Udrekh juga mengungkapkan ketika gempa di Taiwan kekuatan M6,3 pada 2024 yang meskipun menyebabkan ratusan orang meninggal dunia, namun jumlah korban ini jauh menurun ketika terjadi gempa dahsyat di Taiwan pada 1999 lalu.
“Cianjur kita dengan gempa M5,6 saja yang meninggal 600-an dengan luka-luka 7 ribuan dan itu rata-rata adalah penyebabnya satu hal yang memang kalau kita mau harus akui, bahwa di Jakarta juga pernah terjadi gempa besar dan ini bukan gempa yang membunuh tapi bangunannya,” ujar Udrekh.
Bahkan, kata Udrekh, usai gempa-gempa besar terjadi di Jepang dan ada gempa susulan, masyarakat tidak khawatir akan struktur bangunan. Masyarakat Jepang akan tetap melaksanakan kegiatannya dengan biasa saja meski ada gempa susulan.

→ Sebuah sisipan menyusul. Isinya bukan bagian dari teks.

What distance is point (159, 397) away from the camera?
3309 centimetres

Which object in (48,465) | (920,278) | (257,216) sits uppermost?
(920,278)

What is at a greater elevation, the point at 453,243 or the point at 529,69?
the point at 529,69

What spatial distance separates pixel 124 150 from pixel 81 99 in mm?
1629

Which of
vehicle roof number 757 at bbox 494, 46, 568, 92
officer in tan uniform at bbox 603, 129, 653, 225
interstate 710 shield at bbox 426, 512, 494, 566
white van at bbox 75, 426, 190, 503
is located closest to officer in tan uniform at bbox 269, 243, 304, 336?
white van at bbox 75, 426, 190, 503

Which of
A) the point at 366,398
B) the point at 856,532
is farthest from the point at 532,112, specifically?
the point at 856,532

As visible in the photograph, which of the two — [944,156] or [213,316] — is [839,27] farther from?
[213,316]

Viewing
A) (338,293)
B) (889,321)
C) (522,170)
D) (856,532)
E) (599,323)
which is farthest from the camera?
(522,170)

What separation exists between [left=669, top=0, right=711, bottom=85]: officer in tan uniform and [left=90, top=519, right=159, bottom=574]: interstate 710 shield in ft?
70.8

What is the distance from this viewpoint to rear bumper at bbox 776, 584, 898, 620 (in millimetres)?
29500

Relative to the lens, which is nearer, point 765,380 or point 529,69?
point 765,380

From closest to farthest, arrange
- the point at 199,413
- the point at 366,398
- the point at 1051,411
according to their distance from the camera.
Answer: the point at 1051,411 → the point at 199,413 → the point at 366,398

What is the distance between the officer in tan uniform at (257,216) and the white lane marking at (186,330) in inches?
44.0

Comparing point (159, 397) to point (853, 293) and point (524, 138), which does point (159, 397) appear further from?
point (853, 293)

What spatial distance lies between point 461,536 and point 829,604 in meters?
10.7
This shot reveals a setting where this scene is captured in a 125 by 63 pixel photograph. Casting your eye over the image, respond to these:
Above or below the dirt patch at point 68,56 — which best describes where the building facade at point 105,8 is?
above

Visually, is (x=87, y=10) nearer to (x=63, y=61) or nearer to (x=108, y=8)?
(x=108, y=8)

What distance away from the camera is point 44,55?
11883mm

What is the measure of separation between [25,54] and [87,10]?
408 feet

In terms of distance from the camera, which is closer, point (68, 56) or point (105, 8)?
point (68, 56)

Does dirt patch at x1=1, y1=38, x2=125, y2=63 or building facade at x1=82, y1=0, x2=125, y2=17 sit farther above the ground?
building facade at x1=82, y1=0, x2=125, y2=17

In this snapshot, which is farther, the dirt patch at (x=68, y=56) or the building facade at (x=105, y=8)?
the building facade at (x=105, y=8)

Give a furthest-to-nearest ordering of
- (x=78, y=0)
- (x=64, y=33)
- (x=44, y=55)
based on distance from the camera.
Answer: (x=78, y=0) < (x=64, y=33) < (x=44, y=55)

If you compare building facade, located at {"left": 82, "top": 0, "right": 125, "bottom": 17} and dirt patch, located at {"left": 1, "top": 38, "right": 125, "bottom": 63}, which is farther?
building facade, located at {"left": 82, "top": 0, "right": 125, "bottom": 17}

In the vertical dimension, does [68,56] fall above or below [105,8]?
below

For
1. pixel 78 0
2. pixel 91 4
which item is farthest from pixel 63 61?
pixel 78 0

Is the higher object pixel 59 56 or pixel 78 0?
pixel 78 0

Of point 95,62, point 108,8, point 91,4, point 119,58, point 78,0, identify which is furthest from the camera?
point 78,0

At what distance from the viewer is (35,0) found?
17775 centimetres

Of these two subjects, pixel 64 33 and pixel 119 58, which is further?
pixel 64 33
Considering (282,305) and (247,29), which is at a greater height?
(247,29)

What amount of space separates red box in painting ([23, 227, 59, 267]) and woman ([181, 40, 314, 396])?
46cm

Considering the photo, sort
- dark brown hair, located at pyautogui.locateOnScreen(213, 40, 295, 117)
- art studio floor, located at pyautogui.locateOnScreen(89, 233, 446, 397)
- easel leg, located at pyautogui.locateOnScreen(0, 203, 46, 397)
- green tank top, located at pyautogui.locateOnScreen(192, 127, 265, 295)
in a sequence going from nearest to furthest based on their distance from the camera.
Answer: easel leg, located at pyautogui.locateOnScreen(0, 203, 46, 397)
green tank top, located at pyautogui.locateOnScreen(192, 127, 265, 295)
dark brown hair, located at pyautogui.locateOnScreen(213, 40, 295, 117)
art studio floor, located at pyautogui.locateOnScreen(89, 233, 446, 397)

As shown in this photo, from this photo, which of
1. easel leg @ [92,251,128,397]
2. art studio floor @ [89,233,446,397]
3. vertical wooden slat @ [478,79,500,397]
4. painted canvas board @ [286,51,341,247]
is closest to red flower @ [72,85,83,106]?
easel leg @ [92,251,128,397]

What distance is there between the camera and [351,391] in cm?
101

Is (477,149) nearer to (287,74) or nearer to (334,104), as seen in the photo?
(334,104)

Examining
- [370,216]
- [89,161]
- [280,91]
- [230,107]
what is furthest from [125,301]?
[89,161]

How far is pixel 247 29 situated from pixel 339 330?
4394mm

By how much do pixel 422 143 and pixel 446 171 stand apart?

Hal ini berbeda ketika dia rasakan saat berada di Cianjur usai gempa yang memporak-porandakan kawasan itu. “Berbeda yang terjadi pada saat kita saya ada di Cianjur, hari pertama masih agak tenang, hari berikutnya pas gempa-gempa lagi itu kita sudah mulai khawatir, nih bangunan kuat apa enggak. Jadi satu hal yang memang menjadi bahan catatan kita yang juga sangat penting adalah sebenarnya kesadaran kita untuk memulai membangun bangunan itu disesuaikan,” katanya.
Oleh karena itu, Udrekh mengatakan Indonesia bisa belajar dari Jepang khususnya dalam perspektif pembangunan ketangguhan bangunan dari gempa. “Sebenarnya dasar kita untuk membangun itu dengan struktur yang seperti apa, itu sudah ada, itu kalau kita nanti biasanya mau menambah pengetahuan ini dalam perspektif ketahanan atau ketangguhan bangunan itu sudah banyak hal-hal yang bisa kita pelajari dari sana,” ujar dia.